● **What is asked**
Without the images, output each record below as it stands.

[Entries on spatial positioning]

══════

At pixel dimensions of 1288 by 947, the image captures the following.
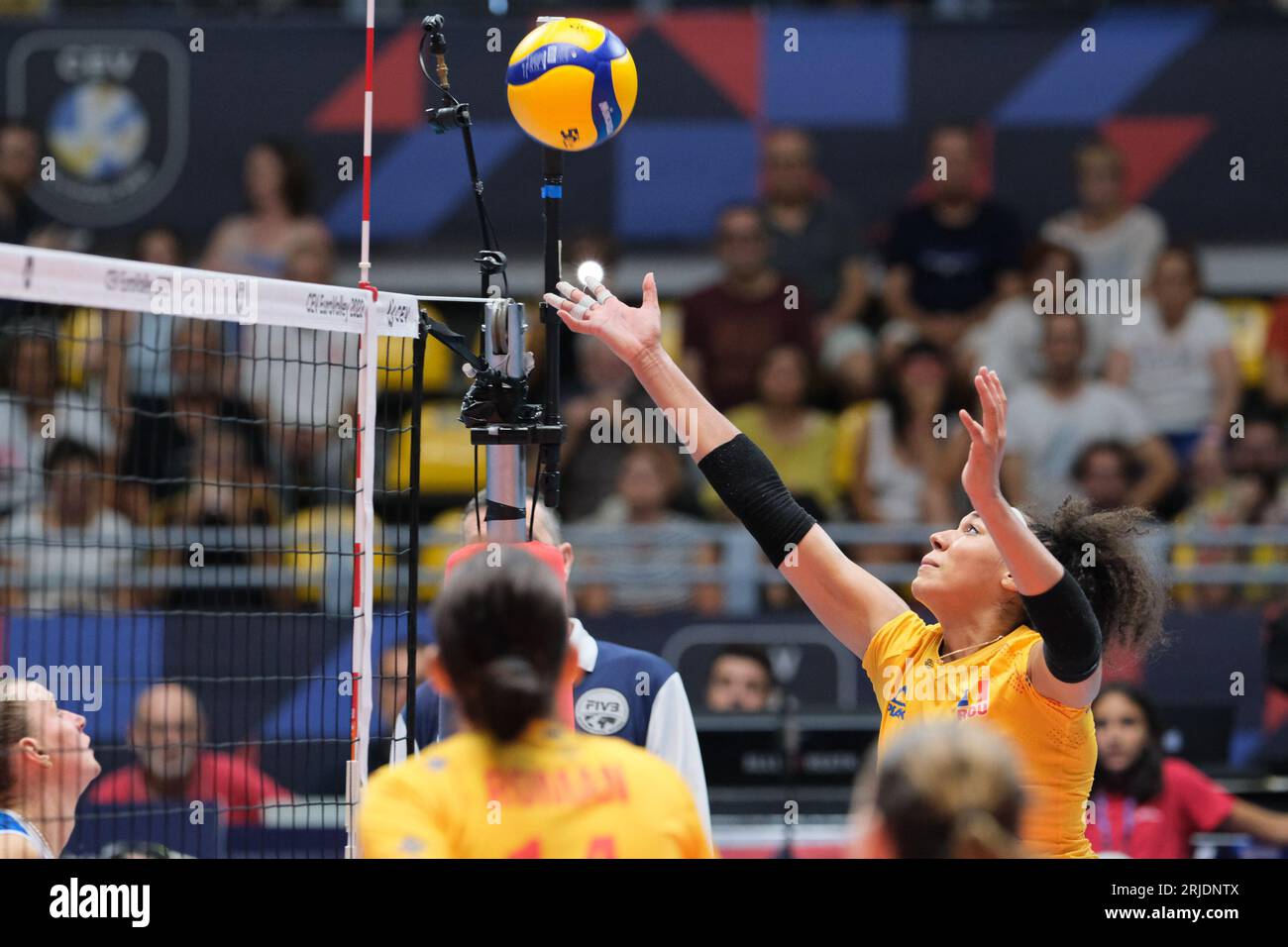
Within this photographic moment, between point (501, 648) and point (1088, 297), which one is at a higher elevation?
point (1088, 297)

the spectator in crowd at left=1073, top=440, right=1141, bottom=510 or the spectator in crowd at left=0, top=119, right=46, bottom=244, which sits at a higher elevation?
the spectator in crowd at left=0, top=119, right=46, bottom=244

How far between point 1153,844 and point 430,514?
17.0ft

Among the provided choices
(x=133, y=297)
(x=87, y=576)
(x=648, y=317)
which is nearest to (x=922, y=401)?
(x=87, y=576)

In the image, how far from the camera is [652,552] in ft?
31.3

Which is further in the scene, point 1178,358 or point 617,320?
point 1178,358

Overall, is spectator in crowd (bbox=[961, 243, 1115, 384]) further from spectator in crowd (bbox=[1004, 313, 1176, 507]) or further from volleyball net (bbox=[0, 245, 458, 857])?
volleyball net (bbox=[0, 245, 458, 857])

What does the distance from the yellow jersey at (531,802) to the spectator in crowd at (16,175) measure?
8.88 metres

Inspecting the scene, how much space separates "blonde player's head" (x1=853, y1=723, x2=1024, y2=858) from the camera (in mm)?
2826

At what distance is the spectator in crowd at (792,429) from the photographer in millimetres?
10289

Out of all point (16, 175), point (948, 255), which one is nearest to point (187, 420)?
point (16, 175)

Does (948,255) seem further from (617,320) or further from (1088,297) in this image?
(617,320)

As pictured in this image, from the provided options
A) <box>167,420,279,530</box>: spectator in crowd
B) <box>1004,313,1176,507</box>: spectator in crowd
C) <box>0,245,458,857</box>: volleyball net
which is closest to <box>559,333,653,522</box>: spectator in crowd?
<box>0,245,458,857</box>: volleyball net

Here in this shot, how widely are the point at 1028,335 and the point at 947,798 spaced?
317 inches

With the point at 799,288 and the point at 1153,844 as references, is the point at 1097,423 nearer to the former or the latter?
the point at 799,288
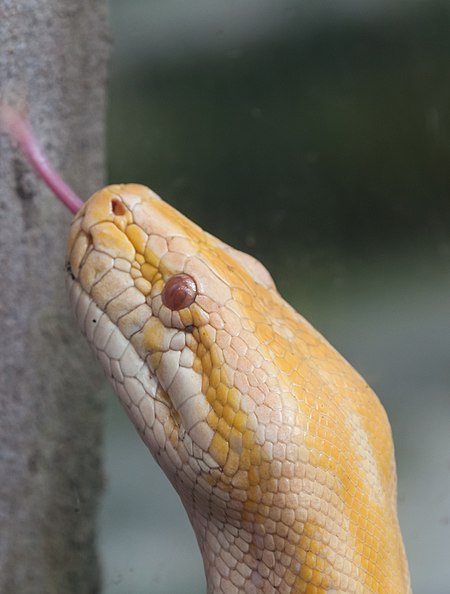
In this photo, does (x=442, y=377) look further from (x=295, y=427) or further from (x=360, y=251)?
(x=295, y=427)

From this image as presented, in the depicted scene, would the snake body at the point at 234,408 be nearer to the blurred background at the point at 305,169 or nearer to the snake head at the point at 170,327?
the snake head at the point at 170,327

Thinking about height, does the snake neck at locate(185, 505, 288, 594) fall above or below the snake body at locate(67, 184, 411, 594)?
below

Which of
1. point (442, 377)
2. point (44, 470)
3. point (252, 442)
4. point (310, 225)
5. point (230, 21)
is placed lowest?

══════

● **Problem solution**
At pixel dimensions of 1288 by 947, the image captures the following.
Within this photographic moment, between point (501, 648) and point (1088, 297), which one is at a higher elevation?
point (1088, 297)

the spectator in crowd at left=1073, top=440, right=1141, bottom=510 or the spectator in crowd at left=0, top=119, right=46, bottom=244, which sits at a higher elevation?
the spectator in crowd at left=0, top=119, right=46, bottom=244

How far between point 1153,844 and point 430,514?
17.0ft

Among the provided choices
(x=133, y=297)
(x=87, y=576)
(x=648, y=317)
which is nearest to (x=922, y=401)?
(x=87, y=576)

In the image, how far from the camera is [652,552] in ft?
31.3

Which is further in the scene, point 1178,358 or point 617,320?
point 1178,358

Overall, is spectator in crowd (bbox=[961, 243, 1115, 384]) further from spectator in crowd (bbox=[1004, 313, 1176, 507]) or further from volleyball net (bbox=[0, 245, 458, 857])?
volleyball net (bbox=[0, 245, 458, 857])

What does the distance from the yellow jersey at (531,802) to the spectator in crowd at (16,175) measure?
8.88 metres

Inspecting the scene, how much space separates "blonde player's head" (x1=853, y1=723, x2=1024, y2=858) from the camera (in mm)?
2826

At what distance is the spectator in crowd at (792,429) from the photographer in millimetres?
10289

Out of all point (16, 175), point (948, 255), which one is nearest to point (187, 420)?
point (16, 175)

Does (948,255) seem further from (617,320) or further from (1088,297) in this image?
(617,320)

As pictured in this image, from the provided options
A) <box>167,420,279,530</box>: spectator in crowd
B) <box>1004,313,1176,507</box>: spectator in crowd
C) <box>0,245,458,857</box>: volleyball net
which is closest to <box>559,333,653,522</box>: spectator in crowd?
<box>0,245,458,857</box>: volleyball net

Here in this shot, how widely are the point at 1028,335 and the point at 947,798 spaced?
317 inches

With the point at 799,288 and the point at 1153,844 as references, is the point at 1097,423 nearer to the former or the latter?
the point at 799,288
In this photo, does (x=442, y=377) look further from (x=295, y=427) or further from (x=360, y=251)?
(x=295, y=427)

From this image as presented, in the depicted scene, would the snake body at the point at 234,408 be nearer to the blurred background at the point at 305,169 or nearer to the snake head at the point at 170,327?
the snake head at the point at 170,327

Thinking about height, does the snake neck at locate(185, 505, 288, 594) fall above or below the snake body at locate(67, 184, 411, 594)?
below

Which of
1. point (442, 377)
2. point (44, 470)
3. point (252, 442)
4. point (310, 225)
5. point (230, 21)
is placed lowest?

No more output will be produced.